READING PASSAGE>

But if he was to be effective at helping Lincoln hold the states together (above) Andrew Johnson needed to broaden his own base of support. And this was one of the reasons editor James Bingham decided on 10 June, 1863, that the Memphis Evening Standard would be one of the first newspapers to publish Illinois Democrat Major General John Alexander McClerand's General Order Number 72 – his version of the failed federal assaults of 22 May.  Bingham thought he was doing McClernand a political favor. In fact he was laying down the fuse to a bomb that would blow up McClernand's political dreams.
It was General Francis “Frank” Preston Blair junior who ignited that fuse. And Lincoln needed the powerful Blair family much more than he needed Andrew Johnson. Newspaper owner Francis Preston Blair (above)  had helped Lincoln win the Republican nomination in 1860. His eldest son Montgomery Blair was Lincoln's Postmaster General. Together with younger brother Frank, they had delivered Missouri solidly into the Union camp at the very outset of the war.
By the summer of 1863 General Frank Blair (above) was commander of the 2nd division in William Tecumseh Sherman's XVth Corps, which was pressing the northern flank of Vicksburg. And on Tuesday, 16 June, 1863, Blair finally read McClernand's tortured version of the assault on the Railroad Redoubt as published by the Memphis Evening Standard. McClernand claimed not only to have captured the redoubt, he added, “...assistance was asked for...(which) would have probably insured success.”

DATA PROVIDED>
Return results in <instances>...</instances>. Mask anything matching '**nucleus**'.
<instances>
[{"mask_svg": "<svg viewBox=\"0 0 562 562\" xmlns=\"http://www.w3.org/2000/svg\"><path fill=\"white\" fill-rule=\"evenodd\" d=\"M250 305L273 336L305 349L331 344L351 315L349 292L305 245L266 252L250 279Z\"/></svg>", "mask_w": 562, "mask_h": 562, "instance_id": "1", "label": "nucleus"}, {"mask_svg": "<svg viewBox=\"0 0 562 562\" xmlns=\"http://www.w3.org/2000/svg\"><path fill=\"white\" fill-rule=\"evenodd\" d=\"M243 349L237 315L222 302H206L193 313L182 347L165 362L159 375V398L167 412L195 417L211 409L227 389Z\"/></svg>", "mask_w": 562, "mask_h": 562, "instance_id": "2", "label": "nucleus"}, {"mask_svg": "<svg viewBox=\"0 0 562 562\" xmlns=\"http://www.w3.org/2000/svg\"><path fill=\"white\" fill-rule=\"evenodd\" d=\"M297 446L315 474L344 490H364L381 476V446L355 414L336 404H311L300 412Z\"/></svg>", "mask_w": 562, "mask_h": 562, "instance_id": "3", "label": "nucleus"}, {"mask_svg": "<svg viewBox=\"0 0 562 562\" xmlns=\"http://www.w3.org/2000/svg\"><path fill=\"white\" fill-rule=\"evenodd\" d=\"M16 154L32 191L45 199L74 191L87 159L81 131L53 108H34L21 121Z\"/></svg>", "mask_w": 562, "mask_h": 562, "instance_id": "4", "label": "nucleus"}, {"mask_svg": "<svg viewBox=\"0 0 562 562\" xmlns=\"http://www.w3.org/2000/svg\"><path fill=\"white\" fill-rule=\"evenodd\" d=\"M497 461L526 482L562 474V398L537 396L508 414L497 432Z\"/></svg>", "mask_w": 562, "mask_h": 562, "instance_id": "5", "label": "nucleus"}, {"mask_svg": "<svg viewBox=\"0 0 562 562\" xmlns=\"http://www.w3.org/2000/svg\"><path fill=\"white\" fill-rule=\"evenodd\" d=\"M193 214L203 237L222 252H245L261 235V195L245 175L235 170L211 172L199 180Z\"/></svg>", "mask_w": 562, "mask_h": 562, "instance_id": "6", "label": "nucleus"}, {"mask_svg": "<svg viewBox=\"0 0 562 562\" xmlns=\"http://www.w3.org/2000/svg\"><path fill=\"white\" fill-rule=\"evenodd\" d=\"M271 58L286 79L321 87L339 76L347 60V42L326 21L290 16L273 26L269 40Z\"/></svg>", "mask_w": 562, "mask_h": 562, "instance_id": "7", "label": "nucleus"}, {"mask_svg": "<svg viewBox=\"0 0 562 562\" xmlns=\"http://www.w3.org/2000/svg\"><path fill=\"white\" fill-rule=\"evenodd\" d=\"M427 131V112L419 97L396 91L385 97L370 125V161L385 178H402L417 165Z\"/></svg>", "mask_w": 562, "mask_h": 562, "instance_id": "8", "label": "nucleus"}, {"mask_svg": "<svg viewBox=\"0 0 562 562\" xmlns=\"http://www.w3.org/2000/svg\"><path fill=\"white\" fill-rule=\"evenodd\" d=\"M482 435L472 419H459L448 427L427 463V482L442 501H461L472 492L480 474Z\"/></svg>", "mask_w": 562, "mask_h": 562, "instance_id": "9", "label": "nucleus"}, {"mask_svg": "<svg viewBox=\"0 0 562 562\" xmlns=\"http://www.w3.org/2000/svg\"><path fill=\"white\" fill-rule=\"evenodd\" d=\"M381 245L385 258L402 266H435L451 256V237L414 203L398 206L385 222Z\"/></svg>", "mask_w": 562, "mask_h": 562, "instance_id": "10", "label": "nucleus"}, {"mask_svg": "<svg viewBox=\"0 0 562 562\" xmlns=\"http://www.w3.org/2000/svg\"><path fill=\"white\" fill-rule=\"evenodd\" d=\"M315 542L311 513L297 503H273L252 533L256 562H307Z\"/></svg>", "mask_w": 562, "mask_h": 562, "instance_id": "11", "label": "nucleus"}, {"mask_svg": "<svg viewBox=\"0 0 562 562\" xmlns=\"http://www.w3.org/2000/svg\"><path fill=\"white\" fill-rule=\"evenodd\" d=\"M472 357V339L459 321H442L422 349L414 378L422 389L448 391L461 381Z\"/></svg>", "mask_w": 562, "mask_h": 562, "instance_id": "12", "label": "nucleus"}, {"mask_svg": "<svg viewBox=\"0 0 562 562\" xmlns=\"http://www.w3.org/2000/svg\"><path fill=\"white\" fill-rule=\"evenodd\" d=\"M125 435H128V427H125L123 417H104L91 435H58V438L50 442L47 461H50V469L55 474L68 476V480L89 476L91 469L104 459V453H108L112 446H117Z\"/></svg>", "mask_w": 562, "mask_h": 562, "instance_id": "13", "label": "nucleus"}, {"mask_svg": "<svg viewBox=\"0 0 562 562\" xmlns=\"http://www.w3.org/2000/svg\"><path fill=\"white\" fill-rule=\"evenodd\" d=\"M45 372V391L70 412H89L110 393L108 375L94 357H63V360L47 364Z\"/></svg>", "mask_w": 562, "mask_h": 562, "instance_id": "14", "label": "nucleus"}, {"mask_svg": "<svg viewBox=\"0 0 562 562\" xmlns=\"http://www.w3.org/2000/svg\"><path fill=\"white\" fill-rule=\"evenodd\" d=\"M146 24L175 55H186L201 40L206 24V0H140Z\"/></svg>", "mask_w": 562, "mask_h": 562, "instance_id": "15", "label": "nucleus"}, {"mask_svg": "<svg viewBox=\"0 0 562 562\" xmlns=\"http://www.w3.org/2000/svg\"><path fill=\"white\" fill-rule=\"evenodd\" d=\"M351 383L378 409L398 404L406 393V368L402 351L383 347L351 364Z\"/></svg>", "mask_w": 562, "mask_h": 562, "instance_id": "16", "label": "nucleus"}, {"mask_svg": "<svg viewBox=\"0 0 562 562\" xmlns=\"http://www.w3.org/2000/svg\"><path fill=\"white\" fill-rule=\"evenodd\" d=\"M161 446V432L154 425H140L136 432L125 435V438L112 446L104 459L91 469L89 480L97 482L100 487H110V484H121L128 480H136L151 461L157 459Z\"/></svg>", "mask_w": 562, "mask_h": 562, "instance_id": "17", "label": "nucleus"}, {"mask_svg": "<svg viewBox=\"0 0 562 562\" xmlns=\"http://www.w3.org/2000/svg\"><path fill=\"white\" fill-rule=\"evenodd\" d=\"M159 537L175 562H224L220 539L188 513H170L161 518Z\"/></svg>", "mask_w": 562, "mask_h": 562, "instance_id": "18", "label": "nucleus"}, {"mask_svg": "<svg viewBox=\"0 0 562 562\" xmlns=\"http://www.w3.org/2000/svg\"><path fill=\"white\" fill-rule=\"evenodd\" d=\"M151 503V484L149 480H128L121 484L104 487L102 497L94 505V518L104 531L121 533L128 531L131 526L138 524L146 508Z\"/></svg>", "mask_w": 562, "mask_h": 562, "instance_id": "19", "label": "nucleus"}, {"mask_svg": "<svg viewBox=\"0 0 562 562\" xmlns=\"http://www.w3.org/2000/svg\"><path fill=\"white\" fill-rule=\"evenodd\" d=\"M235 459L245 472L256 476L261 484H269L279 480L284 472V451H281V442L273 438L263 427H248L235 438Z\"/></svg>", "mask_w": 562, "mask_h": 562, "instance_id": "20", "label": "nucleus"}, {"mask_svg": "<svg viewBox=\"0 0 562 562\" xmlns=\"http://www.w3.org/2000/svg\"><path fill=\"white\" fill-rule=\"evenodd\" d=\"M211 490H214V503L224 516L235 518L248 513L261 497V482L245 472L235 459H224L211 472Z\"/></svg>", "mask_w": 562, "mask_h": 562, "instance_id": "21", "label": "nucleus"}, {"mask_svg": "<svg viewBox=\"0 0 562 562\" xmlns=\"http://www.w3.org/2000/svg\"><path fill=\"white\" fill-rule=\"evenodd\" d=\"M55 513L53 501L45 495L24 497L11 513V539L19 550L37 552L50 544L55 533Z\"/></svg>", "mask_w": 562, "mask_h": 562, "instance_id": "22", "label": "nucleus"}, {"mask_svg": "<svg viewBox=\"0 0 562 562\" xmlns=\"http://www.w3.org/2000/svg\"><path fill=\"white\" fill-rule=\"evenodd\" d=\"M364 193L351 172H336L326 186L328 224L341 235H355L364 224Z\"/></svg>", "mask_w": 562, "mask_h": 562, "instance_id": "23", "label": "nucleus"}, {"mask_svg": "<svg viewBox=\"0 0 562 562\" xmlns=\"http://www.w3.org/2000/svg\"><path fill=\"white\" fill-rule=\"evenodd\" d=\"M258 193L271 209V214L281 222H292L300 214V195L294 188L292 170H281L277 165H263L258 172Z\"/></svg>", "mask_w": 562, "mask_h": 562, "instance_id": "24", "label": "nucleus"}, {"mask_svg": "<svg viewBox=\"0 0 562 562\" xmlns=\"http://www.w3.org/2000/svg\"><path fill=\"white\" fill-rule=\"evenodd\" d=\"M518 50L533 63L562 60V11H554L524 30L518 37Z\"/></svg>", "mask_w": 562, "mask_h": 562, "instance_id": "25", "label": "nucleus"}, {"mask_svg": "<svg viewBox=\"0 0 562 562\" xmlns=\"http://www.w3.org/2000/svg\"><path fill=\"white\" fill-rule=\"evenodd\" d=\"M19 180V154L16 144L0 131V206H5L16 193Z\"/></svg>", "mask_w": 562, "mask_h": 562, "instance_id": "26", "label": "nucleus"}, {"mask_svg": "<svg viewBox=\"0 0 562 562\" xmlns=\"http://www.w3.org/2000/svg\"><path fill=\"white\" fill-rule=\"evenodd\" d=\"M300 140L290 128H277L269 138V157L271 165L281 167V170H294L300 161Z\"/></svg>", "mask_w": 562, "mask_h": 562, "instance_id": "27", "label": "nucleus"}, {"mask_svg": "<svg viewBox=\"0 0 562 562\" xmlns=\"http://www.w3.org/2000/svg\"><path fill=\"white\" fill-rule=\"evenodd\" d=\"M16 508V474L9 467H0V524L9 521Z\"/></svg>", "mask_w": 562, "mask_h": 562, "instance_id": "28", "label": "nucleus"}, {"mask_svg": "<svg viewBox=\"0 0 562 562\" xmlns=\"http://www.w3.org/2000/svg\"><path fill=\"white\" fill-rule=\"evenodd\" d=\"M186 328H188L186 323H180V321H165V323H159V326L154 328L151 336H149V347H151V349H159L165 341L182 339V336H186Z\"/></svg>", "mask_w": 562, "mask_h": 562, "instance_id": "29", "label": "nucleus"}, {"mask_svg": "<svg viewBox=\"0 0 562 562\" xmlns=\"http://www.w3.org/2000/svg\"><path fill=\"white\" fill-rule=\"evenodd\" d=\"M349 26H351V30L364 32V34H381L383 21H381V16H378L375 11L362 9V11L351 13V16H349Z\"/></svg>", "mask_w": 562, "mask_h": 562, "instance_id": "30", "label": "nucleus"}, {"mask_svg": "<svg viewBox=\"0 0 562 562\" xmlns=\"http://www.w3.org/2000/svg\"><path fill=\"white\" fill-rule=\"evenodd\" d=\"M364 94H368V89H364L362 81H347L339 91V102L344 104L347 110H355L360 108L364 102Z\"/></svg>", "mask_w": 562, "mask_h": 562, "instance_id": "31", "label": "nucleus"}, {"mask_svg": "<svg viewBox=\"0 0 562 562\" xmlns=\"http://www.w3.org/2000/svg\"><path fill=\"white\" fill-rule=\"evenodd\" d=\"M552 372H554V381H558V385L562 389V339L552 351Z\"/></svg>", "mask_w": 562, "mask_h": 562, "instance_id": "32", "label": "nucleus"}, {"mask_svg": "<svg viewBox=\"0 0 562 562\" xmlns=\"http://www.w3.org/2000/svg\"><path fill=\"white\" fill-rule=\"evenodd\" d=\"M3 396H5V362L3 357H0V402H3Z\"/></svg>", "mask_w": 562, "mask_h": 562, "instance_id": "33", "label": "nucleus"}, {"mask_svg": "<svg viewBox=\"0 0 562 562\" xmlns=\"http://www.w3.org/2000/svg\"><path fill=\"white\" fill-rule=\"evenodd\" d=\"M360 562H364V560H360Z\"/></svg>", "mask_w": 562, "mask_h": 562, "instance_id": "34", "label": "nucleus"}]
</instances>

OBJECTIVES>
a – In the passage on McClernand's General Order Number 72, what reason does the text give for James Bingham's decision to publish the order in the Memphis Evening Standard? Answer in one to three sentences.
b – In the passage on McClernand's order, rewrite the part starting with "But if he was" and going on through "McClernand's political dreams.", changing "favor" to "service".

TASK-BY-TASK ANSWERS>
a – To be effective at helping Lincoln hold the states together, Andrew Johnson needed to broaden his own base of support, and this was one of the reasons Bingham decided to publish the order. Bingham also thought he was doing McClernand a political favor.

b –
But if he was to be effective at helping Lincoln hold the states together (above) Andrew Johnson needed to broaden his own base of support. And this was one of the reasons editor James Bingham decided on 10 June, 1863, that the Memphis Evening Standard would be one of the first newspapers to publish Illinois Democrat Major General John Alexander McClerand's General Order Number 72 – his version of the failed federal assaults of 22 May.  Bingham thought he was doing McClernand a political service. In fact he was laying down the fuse to a bomb that would blow up McClernand's political dreams.